The other point which is where management really helped me was to explain that the charging cable is hollow. This was what threw me, because everyone knows that the thicker the cable is the more current it can carry.
But Claude couldn’t find any reference to the hollow cable, and the conclusion we reached was that the cable is liquid cooled. The liquid cooling conducts heat away quickly and effectively, enabling the high current to be sustained.
However car packs can’t take more than 10 C
So there is a reasonable explanation of the charger. On the other end, even though modern LFP batteries can take 10C, that means you need a 100 kWh pack to take a 1 MW charge. And personally I would worry about a 10C charge rate. In my model plane batteries I rarely go over 3C.
Real world data bears this out. The Han L carries an 83.2 kWh pack. A real-world Han L session started at 464 kW, hit the 1,000 kW peak around the 18-second mark, sustained that peak for roughly 40 seconds, then dropped to 660 kW; 5–50% took 3 min 33 s before the rate fell to ~467 kW. So the megawatt is a ~40-second spike at low SoC, not a plateau. Average it out and one analysis estimated the average C-rate over the 10–62% window was about 5–6C. Average charge rate 550 kW.
Ha ha — not that any charger in Australia can do 550 kW. Half of them struggle to do 50 kW.

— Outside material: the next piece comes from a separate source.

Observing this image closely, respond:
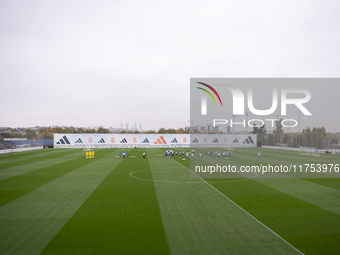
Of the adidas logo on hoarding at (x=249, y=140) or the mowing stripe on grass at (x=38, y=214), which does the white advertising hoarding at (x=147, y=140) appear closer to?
the adidas logo on hoarding at (x=249, y=140)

Nevertheless China has shown that the way forward is LFP batteries and fast chargers. That’s the message for Australia.
Diesel is where the trade balance, the jobs and the strategic exposure all sit, and solar charged batteries are the way to replace it. China has done the hard work of proving the technology and the charging model. Our job is easier: a clean slate, a simple plan with a target, the trade associations and the public service working together, and the willpower to start. The winners get the prizes. We should be racing to be one of them.